2.1.3. Configuring structs#
When working with binary data, it’s essential to account for how the data is ordered, particularly when dealing with multi-byte fields. The endianess of the data specifies the byte order: either big-endian (most significant byte first) or little-endian (least significant byte first). In this section, we’ll look at how to configure the endianess for structs in Caterpillar.
What is endianess?
You might find these resources helpful: Mozilla Docs, StackOverflow or Wikipedia
Let’s take a look at another chunk from the PNG format: the pHYS chunk. It contains two 4-byte unsigned integers that represent pixel density. Since PNG files use big-endian encoding for integers, we need to configure the struct to handle this correctly.

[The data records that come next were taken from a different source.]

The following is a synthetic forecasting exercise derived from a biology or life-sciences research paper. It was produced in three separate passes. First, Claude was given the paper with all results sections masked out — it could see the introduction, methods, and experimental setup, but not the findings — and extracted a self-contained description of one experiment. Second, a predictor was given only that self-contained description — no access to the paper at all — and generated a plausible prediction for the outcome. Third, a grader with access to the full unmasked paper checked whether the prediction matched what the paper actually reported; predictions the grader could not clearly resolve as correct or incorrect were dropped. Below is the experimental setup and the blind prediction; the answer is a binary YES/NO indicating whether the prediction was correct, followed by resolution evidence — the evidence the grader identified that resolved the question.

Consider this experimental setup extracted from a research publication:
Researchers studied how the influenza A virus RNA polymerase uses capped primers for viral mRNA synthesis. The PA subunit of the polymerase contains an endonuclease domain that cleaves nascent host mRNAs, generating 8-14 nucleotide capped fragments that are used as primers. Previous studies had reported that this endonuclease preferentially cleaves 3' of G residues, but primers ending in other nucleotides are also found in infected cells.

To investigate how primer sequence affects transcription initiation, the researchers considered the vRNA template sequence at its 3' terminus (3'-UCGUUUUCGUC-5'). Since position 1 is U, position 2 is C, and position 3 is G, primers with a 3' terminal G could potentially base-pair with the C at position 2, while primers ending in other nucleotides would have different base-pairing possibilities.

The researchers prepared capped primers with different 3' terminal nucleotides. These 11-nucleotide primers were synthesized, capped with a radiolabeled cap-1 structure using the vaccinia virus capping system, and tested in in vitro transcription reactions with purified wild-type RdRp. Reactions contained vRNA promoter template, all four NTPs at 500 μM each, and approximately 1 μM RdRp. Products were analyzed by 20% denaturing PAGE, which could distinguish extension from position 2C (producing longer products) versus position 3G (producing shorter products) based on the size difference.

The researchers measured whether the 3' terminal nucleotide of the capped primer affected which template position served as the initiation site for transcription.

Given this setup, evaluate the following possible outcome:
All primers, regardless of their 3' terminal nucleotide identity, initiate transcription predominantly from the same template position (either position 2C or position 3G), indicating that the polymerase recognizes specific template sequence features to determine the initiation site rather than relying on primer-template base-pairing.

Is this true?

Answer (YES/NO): NO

@struct(order=BigEndian) # <-- extra argument to apply the order to all fields.
class PHYSChunk:
pixels_per_unit_x: uint32 # <-- same definition as above
pixels_per_unit_y: uint32
unit: uint8 # <-- endianess meaningless, only one byte
In both cases, the pixels_per_unit_x and pixels_per_unit_y fields are 4 bytes long,
so they will be interpreted using big-endian encoding. The unit field is only 1 byte, so
endianess doesn’t affect it.
In addition to configuring the endianess, you can also specify the architecture associated
with the struct using the Arch class with the arch keyword.
Challenge
You can try to implement the struct for the tIME chunk as a challenge.
Solution
Example implementation
1@struct(order=BigEndian)
2class TIMEChunk:
3 year: uint16 # <-- we could also use: BigEndian + uint16
4 month: uint8
5 day: uint8
6 hour: uint8
7 minute: uint8
8 second: uint8
As you can see, the struct is fairly simple. The year field is 2 bytes, and the rest are
single-byte fields. By applying BigEndian or BIG_ENDIAN to the struct,
we ensure that the fields that require endian configuration are handled correctly.